• Written task:
In the text on balancing numbers, what name is given to the formulas from the theorems it mentions at the start?

## Start Document extract

The formulas given in the above theorems are known as Binet's formulas. Let $%
B_{n}$ denote the $n-$th balancing number. From \cite{PANDA}, we know that 
\begin{equation}
B_{n}=\dfrac{(3+\sqrt{8})^{n}-(3-\sqrt{8})^{n}}{2\sqrt{8}}.  \label{1.45}
\end{equation}%
From Theorems\ \ref{t1.1} and \ref{t1.2}, it is easily seen that $%
u_{n}=B_{n}=P_{2n}/2$ and $v_{n}=Q_{2n}$ for $n\geq 0.$ Moreover, from
identities (\ref{1.44}) and (\ref{1.45}), it is easily seen that $%
B_{n}=u_{n} $ for negative integer $n.$ Then well known identities for $%
\left( P_{n}\right) ,$ $\left( Q_{n}\right) ,$ $\left( B_{n}\right) $ and $%
\left( v_{n}\right) $ are

\begin{equation}
Q_{n}^{2}-8P_{n}^{2}=4(-1)^{n},  \label{1.4}
\end{equation}

\begin{equation}
v_{n}^{2}-32B_{n}^{2}=4,  \label{1.5}
\end{equation}

\begin{equation}
B_{n}^{2}-6B_{n}B_{n-1}+B_{n-1}^{2}=1,  \label{1.6}
\end{equation}%
\begin{equation}
Q_{n}^{2}=Q_{2n}+2(-1)^{n},  \label{1.7}
\end{equation}%
\begin{equation}
B_{2n}=B_{n}v_{n},  \label{1.8}
\end{equation}%
\begin{equation}
P_{2n}=P_{n}Q_{n},  \label{1.9}
\end{equation}

and\ 

\begin{equation}
v_{n}^{2}=v_{2n}+2.  \label{1.10}
\end{equation}

In order to see close relations between balancing numbers and square
triangular numbers, we can give the following well known theorem which
characterizes all square triangular numbers. We omit the proof of this
theorem due to Karaatl\i\ and Keskin \cite{OLCAY}.

## End Document extract
## Start Data entries

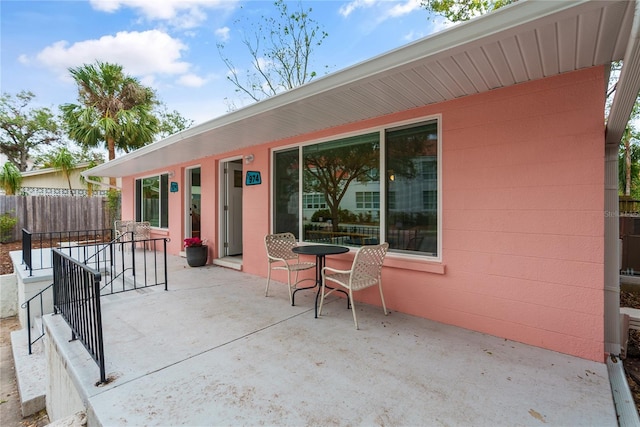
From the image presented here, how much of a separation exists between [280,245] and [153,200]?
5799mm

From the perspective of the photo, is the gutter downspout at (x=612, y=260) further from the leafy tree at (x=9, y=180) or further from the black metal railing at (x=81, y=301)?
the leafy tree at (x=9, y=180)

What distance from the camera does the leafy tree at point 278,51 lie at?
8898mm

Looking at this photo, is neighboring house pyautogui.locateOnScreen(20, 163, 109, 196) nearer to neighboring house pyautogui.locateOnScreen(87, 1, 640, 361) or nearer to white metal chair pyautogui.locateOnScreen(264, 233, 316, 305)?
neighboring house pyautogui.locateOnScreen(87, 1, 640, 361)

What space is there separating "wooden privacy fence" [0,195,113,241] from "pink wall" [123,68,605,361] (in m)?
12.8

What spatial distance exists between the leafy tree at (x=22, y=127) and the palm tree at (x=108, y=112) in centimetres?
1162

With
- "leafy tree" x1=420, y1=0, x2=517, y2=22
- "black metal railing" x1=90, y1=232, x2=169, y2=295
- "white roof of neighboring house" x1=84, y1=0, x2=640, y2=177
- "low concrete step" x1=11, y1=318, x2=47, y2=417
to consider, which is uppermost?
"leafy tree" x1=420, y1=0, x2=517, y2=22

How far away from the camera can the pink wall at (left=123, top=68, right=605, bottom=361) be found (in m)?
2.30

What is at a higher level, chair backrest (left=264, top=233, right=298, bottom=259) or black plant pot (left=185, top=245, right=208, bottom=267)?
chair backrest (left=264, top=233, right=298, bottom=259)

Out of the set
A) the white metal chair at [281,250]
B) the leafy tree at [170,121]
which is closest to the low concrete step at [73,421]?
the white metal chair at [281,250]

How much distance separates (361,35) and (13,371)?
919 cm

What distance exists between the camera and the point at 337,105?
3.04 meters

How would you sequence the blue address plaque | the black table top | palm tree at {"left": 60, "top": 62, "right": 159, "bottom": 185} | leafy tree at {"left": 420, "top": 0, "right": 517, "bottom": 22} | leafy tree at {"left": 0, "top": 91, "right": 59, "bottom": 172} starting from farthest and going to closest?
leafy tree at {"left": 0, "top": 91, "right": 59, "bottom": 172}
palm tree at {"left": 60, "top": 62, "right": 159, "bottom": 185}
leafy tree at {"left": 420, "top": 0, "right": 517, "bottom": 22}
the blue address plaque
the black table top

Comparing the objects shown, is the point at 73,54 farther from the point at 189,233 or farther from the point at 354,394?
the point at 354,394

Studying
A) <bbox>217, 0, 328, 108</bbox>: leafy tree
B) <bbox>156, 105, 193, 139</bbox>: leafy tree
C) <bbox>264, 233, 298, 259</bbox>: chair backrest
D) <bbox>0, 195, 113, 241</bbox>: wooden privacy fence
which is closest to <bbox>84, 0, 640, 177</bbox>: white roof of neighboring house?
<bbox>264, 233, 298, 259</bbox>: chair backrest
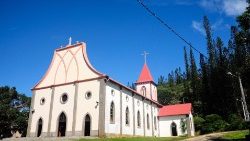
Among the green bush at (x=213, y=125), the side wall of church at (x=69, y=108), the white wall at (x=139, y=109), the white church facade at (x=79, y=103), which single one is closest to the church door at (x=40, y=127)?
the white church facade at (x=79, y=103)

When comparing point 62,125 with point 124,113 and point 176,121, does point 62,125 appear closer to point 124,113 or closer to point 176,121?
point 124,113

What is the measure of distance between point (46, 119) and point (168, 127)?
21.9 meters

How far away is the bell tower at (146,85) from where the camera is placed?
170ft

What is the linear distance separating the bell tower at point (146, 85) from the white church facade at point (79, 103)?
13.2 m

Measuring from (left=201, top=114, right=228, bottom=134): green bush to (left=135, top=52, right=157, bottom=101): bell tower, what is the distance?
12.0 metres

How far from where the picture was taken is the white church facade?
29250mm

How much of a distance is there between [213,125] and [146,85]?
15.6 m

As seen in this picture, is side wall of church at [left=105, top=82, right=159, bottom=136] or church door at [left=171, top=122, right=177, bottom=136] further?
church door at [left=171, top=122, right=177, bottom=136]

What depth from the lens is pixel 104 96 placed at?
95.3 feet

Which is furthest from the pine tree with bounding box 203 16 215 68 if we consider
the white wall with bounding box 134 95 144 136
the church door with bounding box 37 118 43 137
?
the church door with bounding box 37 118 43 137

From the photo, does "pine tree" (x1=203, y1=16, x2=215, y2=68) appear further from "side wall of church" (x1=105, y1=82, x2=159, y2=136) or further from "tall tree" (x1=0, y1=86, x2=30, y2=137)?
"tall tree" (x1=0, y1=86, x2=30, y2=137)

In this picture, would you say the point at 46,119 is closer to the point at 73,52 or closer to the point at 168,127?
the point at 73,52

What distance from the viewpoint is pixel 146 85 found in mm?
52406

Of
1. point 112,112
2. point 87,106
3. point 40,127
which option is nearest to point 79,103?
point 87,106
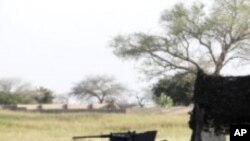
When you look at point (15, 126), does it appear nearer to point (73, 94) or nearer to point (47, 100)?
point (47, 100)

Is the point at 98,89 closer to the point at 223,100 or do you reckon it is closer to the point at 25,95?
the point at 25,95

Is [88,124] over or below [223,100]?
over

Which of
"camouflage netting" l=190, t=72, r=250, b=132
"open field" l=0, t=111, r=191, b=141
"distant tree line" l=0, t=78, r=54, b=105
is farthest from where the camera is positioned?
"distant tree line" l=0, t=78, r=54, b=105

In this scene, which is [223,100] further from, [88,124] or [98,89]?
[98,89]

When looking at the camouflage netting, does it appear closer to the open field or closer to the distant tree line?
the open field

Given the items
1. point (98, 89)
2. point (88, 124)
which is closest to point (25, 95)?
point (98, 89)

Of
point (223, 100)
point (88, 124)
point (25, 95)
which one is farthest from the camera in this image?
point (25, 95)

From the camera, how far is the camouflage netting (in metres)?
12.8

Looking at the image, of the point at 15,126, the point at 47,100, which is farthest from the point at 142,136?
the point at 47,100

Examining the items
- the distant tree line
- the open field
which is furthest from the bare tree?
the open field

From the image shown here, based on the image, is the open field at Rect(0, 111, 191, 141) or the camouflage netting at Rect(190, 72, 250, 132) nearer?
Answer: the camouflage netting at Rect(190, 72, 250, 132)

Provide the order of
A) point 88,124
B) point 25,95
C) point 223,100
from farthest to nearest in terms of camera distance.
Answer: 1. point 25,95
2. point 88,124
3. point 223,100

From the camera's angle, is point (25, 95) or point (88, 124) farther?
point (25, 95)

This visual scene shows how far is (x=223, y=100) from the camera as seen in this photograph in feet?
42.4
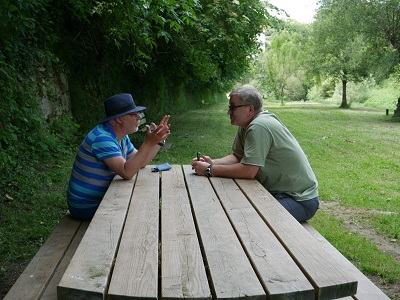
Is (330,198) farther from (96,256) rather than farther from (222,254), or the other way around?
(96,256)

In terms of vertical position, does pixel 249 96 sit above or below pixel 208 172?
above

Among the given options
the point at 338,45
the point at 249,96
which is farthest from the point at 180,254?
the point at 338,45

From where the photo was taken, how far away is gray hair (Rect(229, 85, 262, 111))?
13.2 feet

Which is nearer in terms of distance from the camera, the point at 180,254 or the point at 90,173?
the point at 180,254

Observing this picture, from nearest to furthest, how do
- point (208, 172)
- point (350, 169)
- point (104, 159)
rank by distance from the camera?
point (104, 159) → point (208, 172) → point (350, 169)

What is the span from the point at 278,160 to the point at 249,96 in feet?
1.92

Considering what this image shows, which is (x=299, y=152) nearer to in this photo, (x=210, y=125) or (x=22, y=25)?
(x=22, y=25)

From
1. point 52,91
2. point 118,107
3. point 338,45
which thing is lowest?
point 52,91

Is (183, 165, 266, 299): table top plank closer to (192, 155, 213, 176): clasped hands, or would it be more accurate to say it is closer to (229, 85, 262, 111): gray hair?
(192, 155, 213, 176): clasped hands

## End Data entries

• Answer for this exercise:
Binet's formulas.